An Empirical Study of CLIP for Text-based Person Search

This repository is the code for the paper An Empirical Study of CLIP for Text-based Person Search.

Environment

All the experiments are conducted on 4 Nvidia A40 (48GB) GPUs. The CUDA version is 11.7.

The required packages are listed in requirements.txt.
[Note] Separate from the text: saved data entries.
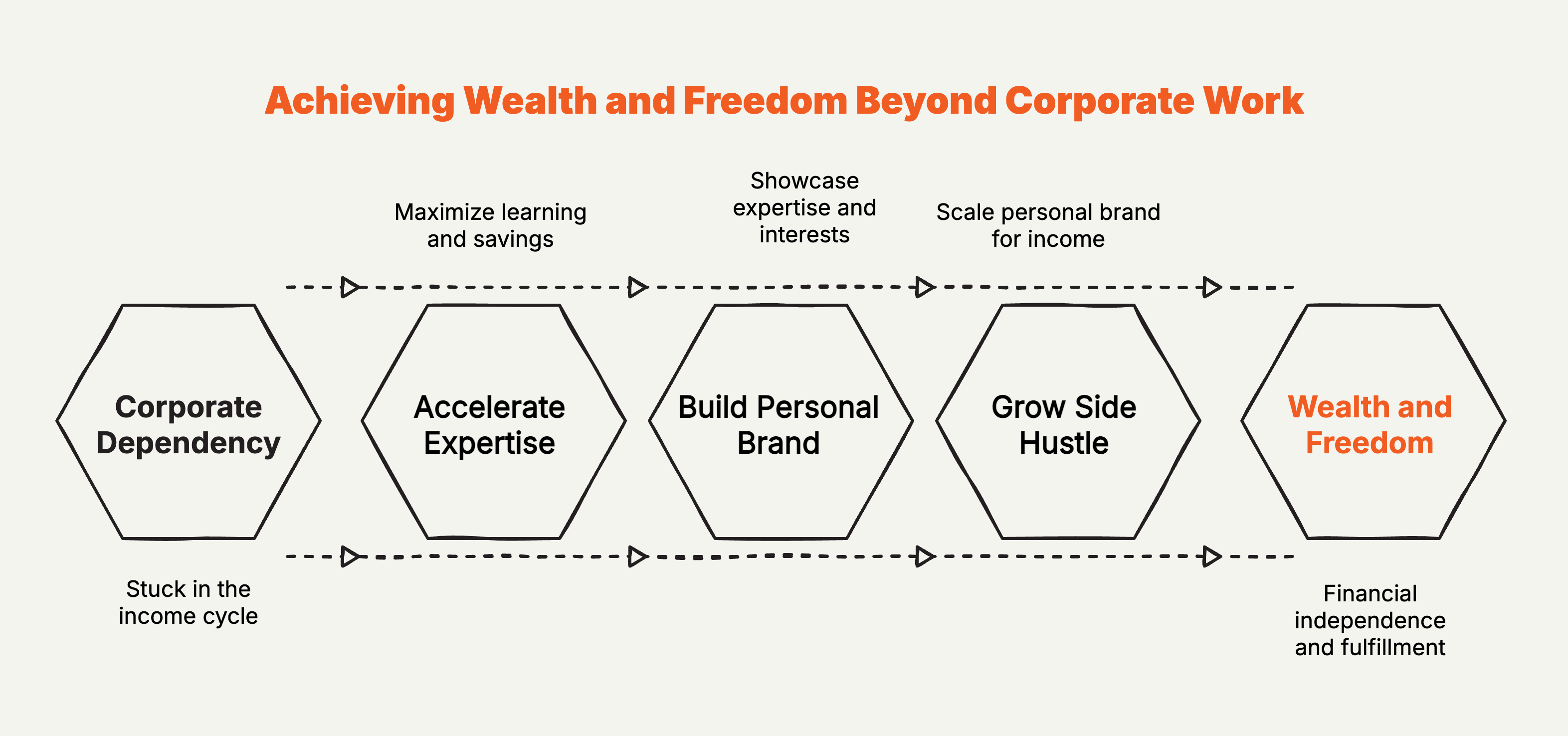 Achieving Wealth and Freedom Beyond Corporate Work

Maximize learning and savings

Showcase expertise and interests

Scale personal brand for income

Corporate Dependency

Accelerate Expertise

Build Personal Brand

Grow Side Hustle

Wealth and Freedom

Stuck in the income cycle

Financial independence and fulfillment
You can install them using:

pip install -r requirements.txt

Download

Download CUHK-PEDES dataset from here, ICFG-PEDES dataset from here and RSTPReid dataset from here.
Download the annotation json files from here.
Download the pretrained CLIP checkpoint from here.

Configuration

In config/config.yaml and config/s.config.yaml, set the paths for the annotation file, image path and the CLIP checkpoint path.

Training

You can start the training using PyTorch's torchrun with ease:

CUDA_VISIBLE_DEVICES=0,1,2,3 \
torchrun --rdzv_id=3 --rdzv_backend=c10d --rdzv_endpoint=localhost:0 --nnodes=1 --nproc_per_node=4 \
main.py

Simplified TBPS-CLIP

You can easily run simplified TBPS-CLIP using:

CUDA_VISIBLE_DEVICES=0,1,2,3 \
torchrun --rdzv_id=3 --rdzv_backend=c10d --rdzv_endpoint=localhost:0 --nnodes=1 --nproc_per_node=4 \
main.py --simplified

License

This code is distributed under an MIT LICENSE.